比江島慎

「ドライブで点を取れたが、もっと3ポイントシュートを決めたかった」

男子日本代表はWindow4を1勝1敗で終えたが、2試合ともに手堅いプレーを見せたのが比江島慎だった。68-79で敗れた敵地でのイラン戦、29分22秒の出場で11得点3スティール2リバウンドを記録し、ドライブで何度も仕掛けるアグレップなプレーで攻撃の起点となった。彼の出場した時間帯の得失点差が+16だったことが、チームに良いリズムをもたらしていたことを証明している。そして73-48で圧勝したホームのカザフスタン戦では20分58秒の出場で、8得点に加えインサイドのサイズ不足を補うべく7リバウンドと奮闘した。
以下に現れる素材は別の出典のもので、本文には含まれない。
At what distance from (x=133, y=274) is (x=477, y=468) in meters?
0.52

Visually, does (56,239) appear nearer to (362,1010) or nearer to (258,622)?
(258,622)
カザフスタン戦でも比江島は、外のシュートが入らずリズムに乗れない中、得意のドライブを仕掛けることで攻撃のメリハリをつけようとしていた。仙台で行われたイランとの強化試合に比べると、代表のスタイルによりフィットしている姿を見せられた印象は強い。それでも、本人にとっては満足できるパフォーマンスではなかった。「ドライブで得点を重ねることはできましたが、ターンオーバーも多く、もっと3ポイントシュートを決めてリズム良く行きたかったです。まだまだですが、Window1よりは成長が感じられたと思います」

3ポイントシュートを攻撃の要とする指揮官トム・ホーバスの戦術においては、比江島もプレーセレクションにおいて3ポイントシュートの比重を高めることを求められている。それでも、ただ3ポイントシュートを打っているだけでは攻撃は機能しない。長距離砲を効果的に決めていくには、インサイドアタックをしっかり行うことで内と外のバランスを取ることが重要だ。

比江島慎

「3ポイントシュートを普段は打たないタイミングでも打つように心がけています」

比江島はインサイドアタックも求められている存在で、イラン戦では彼の打開力がチームの大きな助けになることをあらためて証明した。傑出したドライブ力を持つ比江島だからこそ難しい、長距離砲とのプレー選択のバランスについて、現状の手応えをこう語る。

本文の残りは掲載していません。